RESISTANCE CINEMA Presents “INSIDE JOB” - Winner Academy Award 2011 Best Documentary, Sony Pictures Classics, Produced by Charles Ferguson and Audrey Marrs, Directed by Charles Ferguson, Narrated by Matt Damon, (2010, 109 minutes)
WHEN: Sunday June 12, 2011 1:15pm
WHERE: Community Church of NT, Gallery Room 28 East 35th st. between Park Ave. & Madison Ave.
ADMISSION: Free, donations appreciated
"Forgive me, I must start by pointing out that three years after our horrific financial crisis caused by financial fraud, not a single financial executive has gone to jail, and that's wrong," Director Charles Ferguson, accepting the 2011 Academy Award for Best Documentary
From Academy Award nominated filmmaker, Charles Ferguson (“No End In Sight”), comes INSIDE JOB, the first film to expose the shocking truth behind the economic crisis of 2008. The global financial meltdown, at a cost of over $20 trillion, resulted in millions of people losing their homes and jobs. Through extensive research and interviews with major financial insiders, politicians and journalists, INSIDE JOB traces the rise of a rogue industry and unveils the corrosive relationships which have corrupted politics, regulation and academia.
Narrated by Academy Award winner Matt Damon, INSIDE JOB was made on location in the United States, Iceland, England, France, Singapore, and China.
The film focuses on changes in the financial industry in the decade leading up to the crisis, the political movement toward deregulation, and how the development of complex trading such as the derivatives market allowed for large increases in risk taking that circumvented older regulations that were intended to control systemic risk. In describing the crisis as it unfolded, the film also looks at conflicts of interest in the financial sector, many of which it suggests are not properly disclosed. It shows that these conflicts of interest affected credit rating agencies as well as academics who receive funding as consultants but do not disclose this information in their academic writing, and that these conflicts played a role in obscuring and exacerbating the crisis.
Within the derivatives market, the film contends that the high risks that began with subprime lending were transferred from investors to other investors who, due to questionable rating practices, falsely believed that the investments were safe. Thus, lenders were pushed to sign up mortgages without regard to risk, or even favoring higher interest rate loans, since, once these mortgages were packaged together, the risk was disguised. The resulting products would often have AAA ratings, equal to U.S. government bonds. The products could then be used even by investors such as retirement funds who are required to limit themselves to the safest investments.

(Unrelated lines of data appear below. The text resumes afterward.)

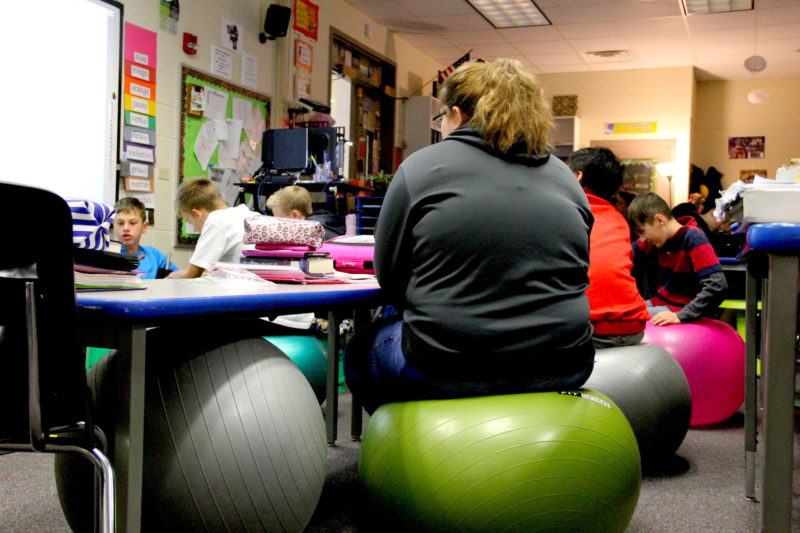 A row of exercise balls in a classroom at Kaleidoscope Academy. Studnets at Kaleidoscope can sit on these balls or even exercise bikes while in class.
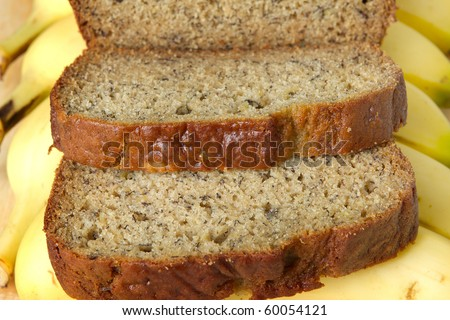 row of banana bread stacked on whole bananas closeup - stock photo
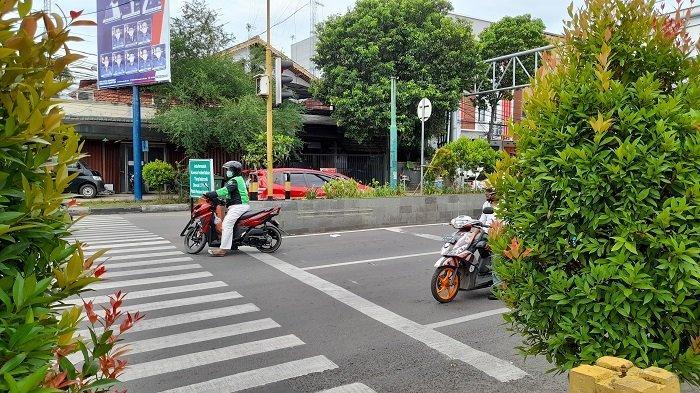 Pengendara sepeda motor ojek online tampak melewati marka pembatas jalan dan hendak putar balik pada hari pertama pemberlakuan Electronic Traffic Law Enforcement (ETLE) atau tilang elektronik di persimpangan lampu merah Pisang Mas, Kota Serang, Banten, Kamis (1/4/2021).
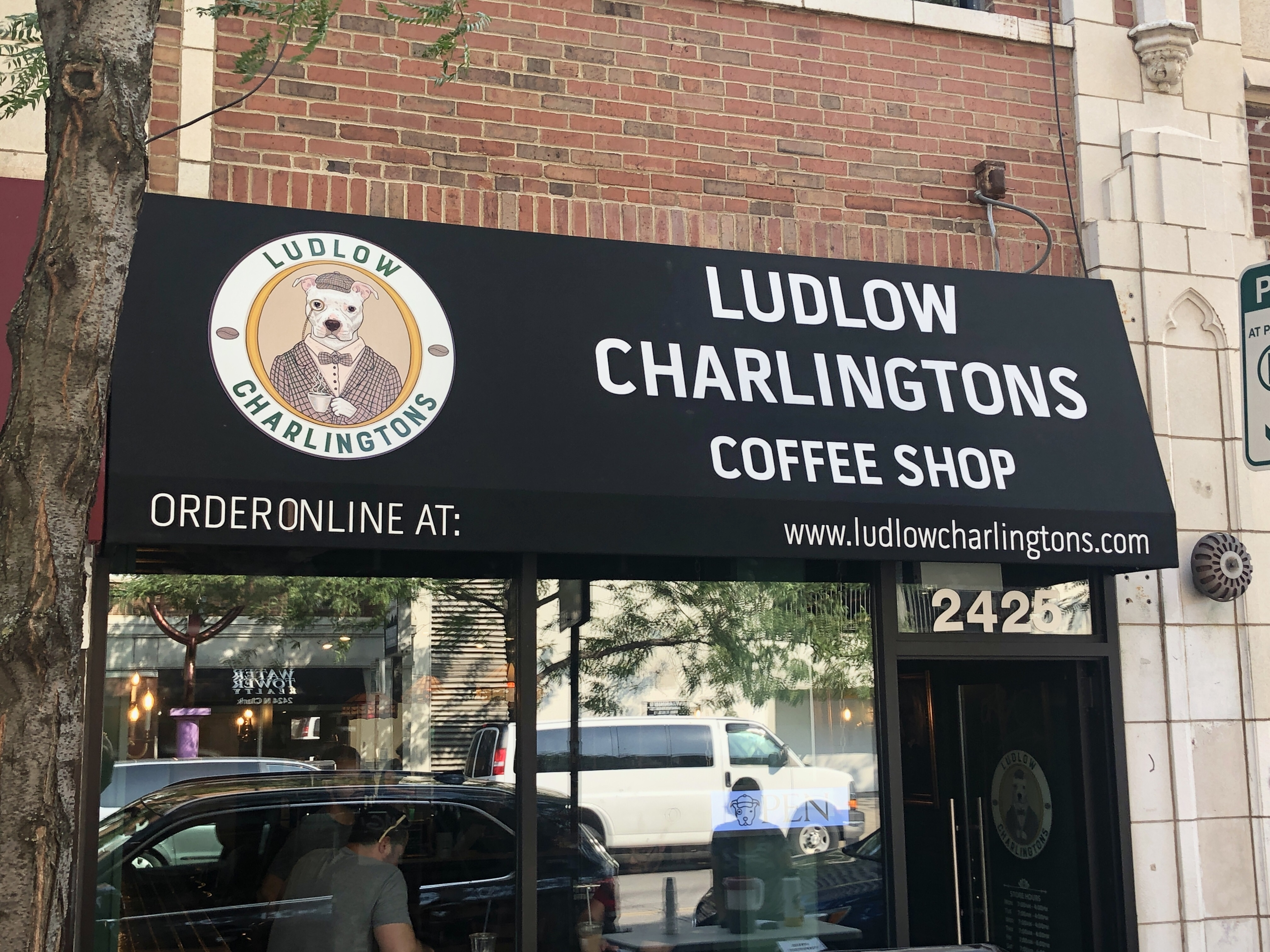 The exterior storefront of a coffeeshop.
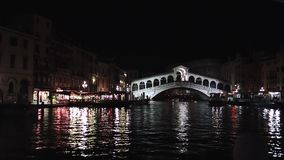Venice, night illumination, famous Rialto Bridge, Italy. Beautiful view of the Grand Canal at night. Reflections on the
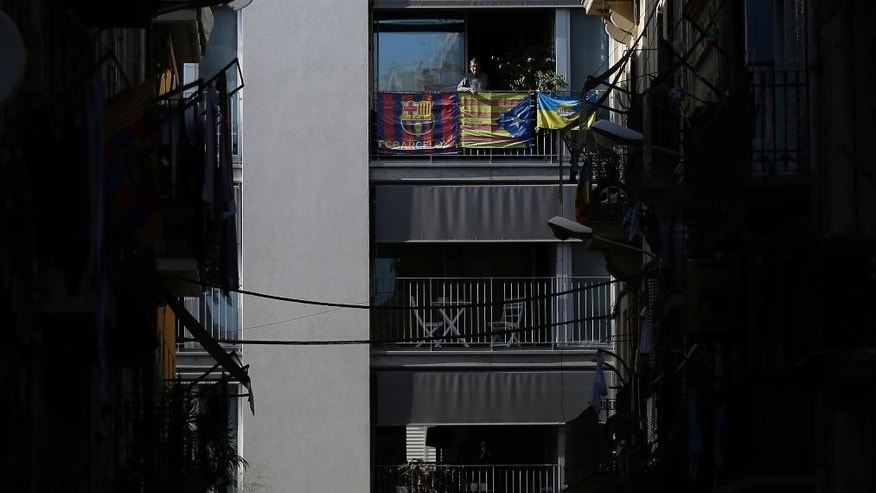 In this photo taken Wednesday, Sept. 9, 2015, a man looks on from a balcony decorated with an Estelada flag, centre, (pro-independence Catalan flag) in Barcelona. For a fourth consecutive year, hundreds of thousands of pro-independence Catalans are expected to rally Friday to break away from Spain, kicking off a fresh secession bid in a push to carve out a new European nation. (AP Photo/Manu Fernandez)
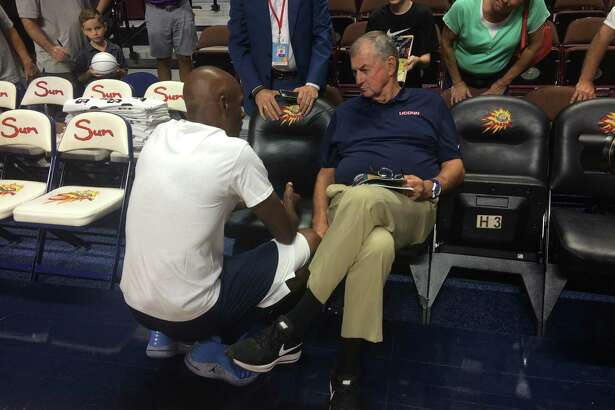 Former UConn star Ray Allen speaks with his former Huskies coach, Jim Calhoun, at the Jim Calhoun Celebrity Classic Charity All-Star Game on Friday.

One topic which few others have addressed is the role of academia in the crisis. Ferguson notes that many of the leading professors and leading faculty members of the economics and business school establishments often derive large proportions of their incomes from either engaging as consultants, or speaking engagements. As examples he uses a Harvard University economist’s ties to AIG and J.P. Morgan & Co., the current dean of the Columbia Business School, affiliated with KKR and BlackRock Financial. In embarrassing and somewhat caustic interviews they all deny the existence of any conflict of interest between academia and the banking sector.
The film ends by contending that despite recent financial regulations, the underlying system has not changed; rather the remaining banks are only bigger, while all the incentives remain the same, and not a single top executive has been prosecuted for their role in the global financial meltdown.
“If you’re not enraged by the end of the movie, you weren’t paying attention.”
Mary and Richard Corliss, TIME Magazine
“…. .it should be shown in every college and high school, in all the economics, civics or social studies classes in America, to inform a generation that might, possibly, recognize our essentially greedy human nature and figure out how to learn from past mistakes. Explains complex ideas with a clarity and skill that make them comprehensible to anyone willing to pay attention."
Marshall Fine – Huffington Post
"No financial journalist could have made this film: we were all far too close to the people and events depicted in it, which turn out to have really needed an outsider's perspective. In expert hands, the medium, at least when it's under the control of Charles Ferguson, can do a spectacularly good job of presenting what happened and why. A must-see for pretty much everybody."
Felix Salmon - Reuters
"INSIDE JOB deserves to be considered an authoritative primer on the financial collapse. Charles Ferguson lays out in methodical and stunning detail the factors that led to the financial collapse of 2008, threading viewers through a complicated skein of financial information with smooth assurance and clear-eyed analysis."
Ann Hornaday – Washington Post
"A crime story like no other in history. Ferguson spells out with remarkable clarity complicated financial matters at the heart of the meltdown."
Dave Germain – Associated Press
"The year’s most essential film, a must-see for anyone who cares about the health of this country."
Erica Abeel – Huffington Post
"This movie has the rare gifts of lucid passion and informed rage...provides the most comprehensive brief narrative of the causes of the crisis."